■ **Data records**
====================
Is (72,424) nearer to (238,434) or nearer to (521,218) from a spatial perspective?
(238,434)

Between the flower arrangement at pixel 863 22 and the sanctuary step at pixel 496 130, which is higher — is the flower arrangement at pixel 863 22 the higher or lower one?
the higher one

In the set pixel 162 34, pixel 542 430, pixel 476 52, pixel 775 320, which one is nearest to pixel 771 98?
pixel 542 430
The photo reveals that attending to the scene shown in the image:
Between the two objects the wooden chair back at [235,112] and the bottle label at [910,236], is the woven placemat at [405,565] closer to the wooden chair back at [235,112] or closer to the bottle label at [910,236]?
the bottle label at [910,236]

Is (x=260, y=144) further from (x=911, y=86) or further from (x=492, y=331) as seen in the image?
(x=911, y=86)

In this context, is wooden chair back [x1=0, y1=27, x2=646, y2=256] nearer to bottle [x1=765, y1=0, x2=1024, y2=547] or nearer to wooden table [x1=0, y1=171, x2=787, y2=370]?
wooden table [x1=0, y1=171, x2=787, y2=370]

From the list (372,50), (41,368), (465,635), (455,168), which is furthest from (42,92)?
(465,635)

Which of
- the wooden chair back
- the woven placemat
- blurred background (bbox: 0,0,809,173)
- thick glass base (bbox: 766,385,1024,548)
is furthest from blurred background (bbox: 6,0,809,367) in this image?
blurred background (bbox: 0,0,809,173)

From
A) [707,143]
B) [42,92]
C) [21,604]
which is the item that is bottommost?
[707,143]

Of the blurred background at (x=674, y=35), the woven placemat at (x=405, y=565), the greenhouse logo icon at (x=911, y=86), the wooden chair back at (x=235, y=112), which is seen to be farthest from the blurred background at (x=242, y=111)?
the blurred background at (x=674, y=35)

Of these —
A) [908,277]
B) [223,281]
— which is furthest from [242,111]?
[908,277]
====================
■ **Directive**
Copy the records word for word, starting at the line that contains "From the list" and ending at the last line of the records, with both ends included.

■ **Result**
From the list (372,50), (41,368), (465,635), (455,168), which is furthest from (42,92)?
(465,635)

Which of
- the wooden chair back
- the woven placemat
- blurred background (bbox: 0,0,809,173)
- thick glass base (bbox: 766,385,1024,548)
is furthest from blurred background (bbox: 6,0,809,367) in this image?
blurred background (bbox: 0,0,809,173)

From
A) [707,143]
B) [42,92]
C) [21,604]
which is the item that is bottommost?
[707,143]

Of the blurred background at (x=674, y=35), the woven placemat at (x=405, y=565), the greenhouse logo icon at (x=911, y=86), the wooden chair back at (x=235, y=112), which is seen to be farthest from the blurred background at (x=242, y=111)?
the blurred background at (x=674, y=35)

Of these —
A) [908,277]
B) [223,281]
— which is furthest from [242,111]?
[908,277]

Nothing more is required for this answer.